1. Field of the Invention
The present invention generally relates to the field of telecommunications, and more specifically to the distribution of audio (voice, music, audio clips and the like) and/or video (e.g. video clips, movies) contents, e.g. multimedia contents, through telecommunications networks.
2. Description of the Related Art
Thanks to the technology evolution, the bandwidth available in telecommunications networks, using both fixed and mobile devices, has become broad enough to support the development of new services on a massive scale. Among this kind of services, the distribution of streams of audio and/or video contents, e.g. multimedia contents, is one of the most important. Streaming distribution of audio and/or video or multimedia contents is used for example for performing VoIP (Voice over Internet Protocol) phone calls, videocalls, for listening music through, e.g., Internet radio channels, IPTV (IP television), Video on Demand (VOD), content sharing.

#### Data shown
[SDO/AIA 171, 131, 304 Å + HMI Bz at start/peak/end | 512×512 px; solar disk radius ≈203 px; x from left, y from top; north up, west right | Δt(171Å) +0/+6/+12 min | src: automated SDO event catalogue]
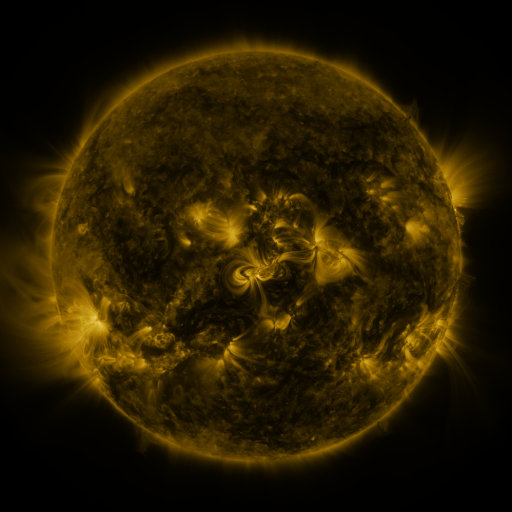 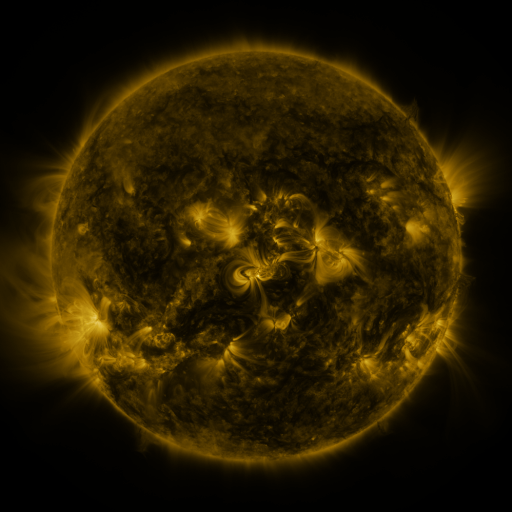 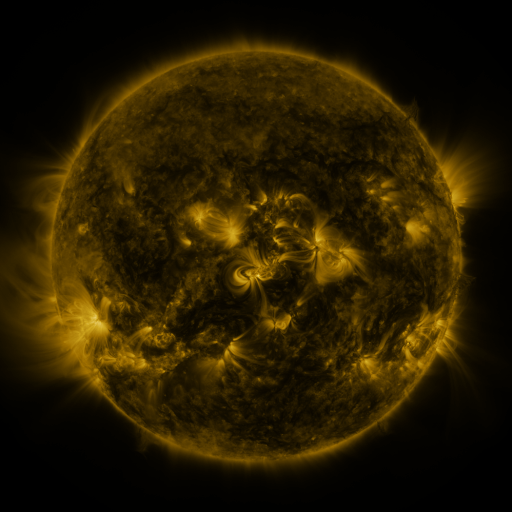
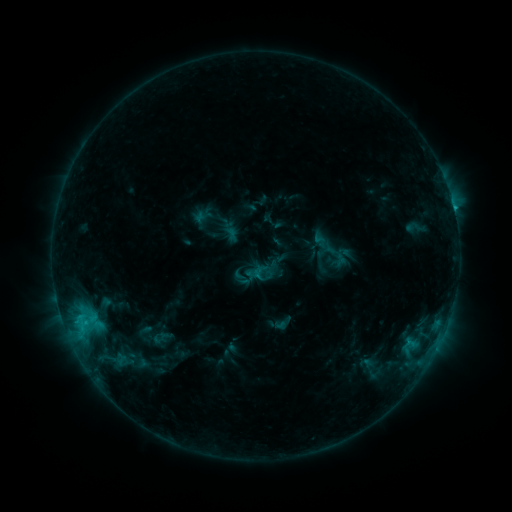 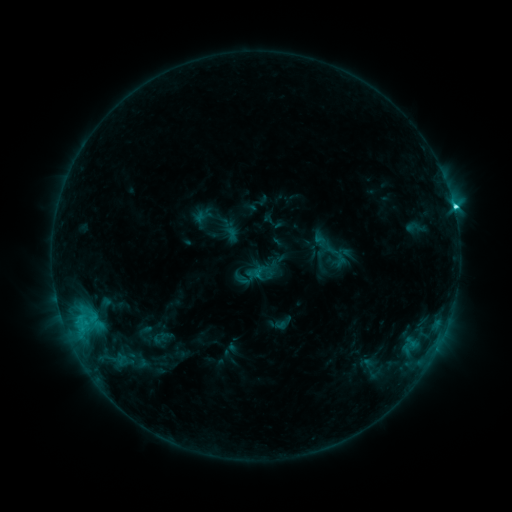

#### Stated task 1
Which uses of streaming audio, video or multimedia distribution does the telecommunications passage list as examples?
#### Stated task 2
Extend the passage on distributing audio and video over telecommunications networks, starting after its last sentence.
The data has no connection to the text about distributing audio and video over telecommunications networks.

#### Expected output 1
- VoIP (Voice over Internet Protocol) phone calls
- Videocalls
- Listening to music through, e.g., Internet radio channels
- IPTV (IP television)
- Video on Demand (VOD)
- Content sharing

#### Expected output 2
In this context, an efficient usage of the available network resources and the ability to measure the quality of the services offered to the customers are important aspects and can determine the success for any player on the market; this is in particular true for telecommunications operators like Telcos, because they can leverage their own networks for providing these services.
The distribution of multimedia content streams in IP (Internet Protocol) network contexts requires to tackle many issues, coming from the specific context itself and from the users' perception and expectation; this information can be derived from the exploitation of similar services historically available in other domains.
The problem of measuring the quality of audio and/or video streaming distribution starting from the analysis of the network used for the provisioning and fruition of such contents has already been addressed in the art.
However, traditional methods of measurement, based on measuring network parameters without estimating the correlation among them, fail to estimate the quality of service from an end user point of view.
In order to estimate the true user's perception, it would be necessary to measure the quality of received content (audio, video, IPTV, VoIP, VOD, shared content) in the same or similar condition the user is when he/she is actually engaged in the content's fruition. This may not be possible by only measuring network parameters.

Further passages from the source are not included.